税務知識アップデート
2025/06/06 (金)
コラム
経理担当者を悩ます「インボイス制度」の実態
はじめに
2023年10月からインボイス制度(適格請求書等保存方式)が導入され1年半が
経過した今、企業の経理担当者はさまざまな実務上の課題や疑問点をかかえて
おります。本コラムでは、実担当者が抱える事例等を、国税庁が公表するQ&A
や実務事例を用いて紹介いたします。普段、経理実務に従事されないビジネス
パーソンもご覧いただき、各事業運営にお役立てください。終盤には今後の改
正動向についてご紹介します。
目次
・国税庁Q&Aから見る事業者別の実務事例
・今後の改正動向について
・まとめ
国税庁Q&Aから見る事業者別の実務事例
【課税事業者の場合】
事例1: 一部の取引先がインボイス発行事業者になっていない
多くの企業が直面するのが、取引先がインボイス発行事業者になっていない
ケースです。国税庁Q&Aによれば、インボイス発行事業者ではない取引先から
の請求書では、原則として仕入税額控除を受けることができません。
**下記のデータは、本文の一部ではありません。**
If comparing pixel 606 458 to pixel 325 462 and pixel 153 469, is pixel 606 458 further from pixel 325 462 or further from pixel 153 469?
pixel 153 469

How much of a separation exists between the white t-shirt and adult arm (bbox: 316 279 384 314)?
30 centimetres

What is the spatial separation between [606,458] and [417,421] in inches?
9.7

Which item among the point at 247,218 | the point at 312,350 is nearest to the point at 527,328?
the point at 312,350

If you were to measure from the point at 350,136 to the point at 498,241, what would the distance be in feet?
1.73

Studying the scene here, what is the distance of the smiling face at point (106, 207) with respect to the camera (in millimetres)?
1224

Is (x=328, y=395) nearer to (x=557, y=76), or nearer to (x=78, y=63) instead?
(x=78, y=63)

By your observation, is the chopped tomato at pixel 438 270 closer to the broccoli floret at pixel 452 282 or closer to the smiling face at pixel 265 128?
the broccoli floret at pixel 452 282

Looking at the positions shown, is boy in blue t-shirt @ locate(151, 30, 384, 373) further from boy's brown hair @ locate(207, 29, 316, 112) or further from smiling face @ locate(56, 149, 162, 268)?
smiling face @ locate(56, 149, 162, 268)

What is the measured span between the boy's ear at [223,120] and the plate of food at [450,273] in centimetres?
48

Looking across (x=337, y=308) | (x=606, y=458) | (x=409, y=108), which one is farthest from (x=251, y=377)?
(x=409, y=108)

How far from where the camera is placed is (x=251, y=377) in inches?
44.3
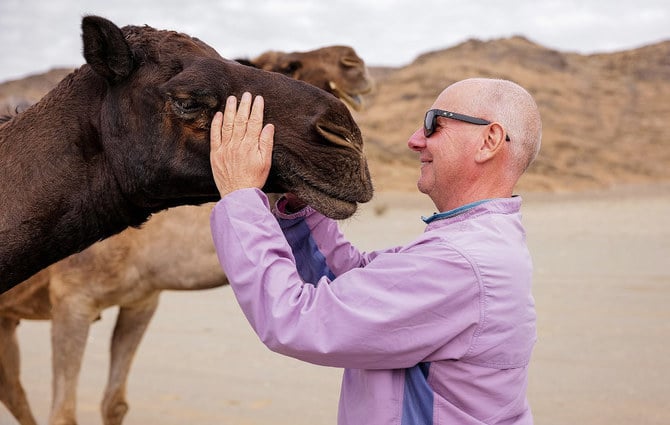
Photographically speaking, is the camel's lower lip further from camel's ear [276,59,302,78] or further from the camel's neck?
camel's ear [276,59,302,78]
しかし、
「区分記載請求書等保存方式」の経過措置として、2023年10月から2029年9月
までの間は、免税事業者等からの仕入れについても、一定割合の仕入税額控除
が認められています(2023年10月〜2026年9月までは80%、2026年10月〜
2029年9月までは50%)。
<実務対応のポイント>
・取引先のインボイス発行事業者登録番号を確認・管理するシステムを構築
する
・経過措置期間中の控除率を考慮した経理処理を設定する
・取引先に対して登録を促すコミュニケーションを検討する
事例2: 返品・値引きの際のインボイス処理
商品の返品や値引きが発生した場合、適格返還請求書の発行が必要です。国税
庁Q&Aでは、「返品や値引き等の売上げに係る対価の返還等を行う場合には、
適格返還請求書の交付が必要」と明記されています。
<実務で多いミス>
・返品時に適格返還請求書を発行せず、次回の請求で相殺処理だけを行って
しまう
・返還請求書に必要事項(返還の年月日・返還額・税率・返還税額等)の記
載漏れ
【免税事業者の場合】
事例3: インボイス発行事業者になるべきかの判断
売上1,000万円以下の免税事業者にとって、インボイス発行事業者になるべきか
は重要な経営判断です。国税庁Q&Aでは「取引先が課税事業者であるか、イン
ボイスを必要としているかを考慮して判断する」としています。
実際には、取引先が課税事業者である場合、インボイスを発行できない免税事
業者との取引を避ける傾向があります。一方で、登録することで消費税の納税
義務が生じるため、コストとベネフィットのバランスを考慮する必要がありま
す。
<実務対応のポイント>
・主要取引先の要望を確認する
・簡易課税制度の活用可能性を検討する
・経過措置期間終了後の影響を試算する
【個人事業主の場合】
事例4: 複数の事業を営む場合の区分経理
個人事業主が複数の事業を営んでいる場合、国税庁Q&Aでは「事業ごとに区分
して申告する必要はなく、事業全体でインボイス発行事業者として登録する」
としています。
<実務で多いミス>
・一部の事業のみインボイス対応と誤解している
・事業ごとに屋号が登録できると誤解している
今後の改正動向について
1. 電子インボイスの推進
2024年度税制改正では、電子インボイスの普及促進に関する施策が盛り込まれ
ました。具体的には、2026年1月から電子インボイス(e-Invoice)の保存に関
する要件が緩和され、データでの受領・保存がより容易になります。
紙のインボイスからデジタル化への移行を進めることで、業務効率化とコスト
削減が期待されています。さらに、将来的には「Peppol(ペポル)」という国際
標準規格を採用した電子インボイスシステムの導入も検討されています。
2. インボイス制度の見直し
現在の経過措置が2029年9月で終了することを見据え、制度の見直しも検討され
ています。特に小規模事業者への配慮として、簡易課税制度の適用上限の見直し
や、電子インボイス対応のための支援措置の拡充が議論されています。
3. 国際的な動向との調和
EU諸国や韓国、台湾などでは、すでに電子インボイス制度が義務化されていま
す。日本のインボイス制度も国際的な標準と調和を図りながら、さらなる発展
が予想されます。
まとめ
インボイス制度は導入から1年半が経過し、多くの企業が対応に追われていま
す。日々の実務において、取引先との関係性、システム対応、経理処理の変更
など、さまざまな課題が生じていますが、正確な制度理解と適切な対応策の
実施が重要です。今後も法令改正や運用通知に注目しながら、実務で活用でき
る知識をアップデートしていきましょう。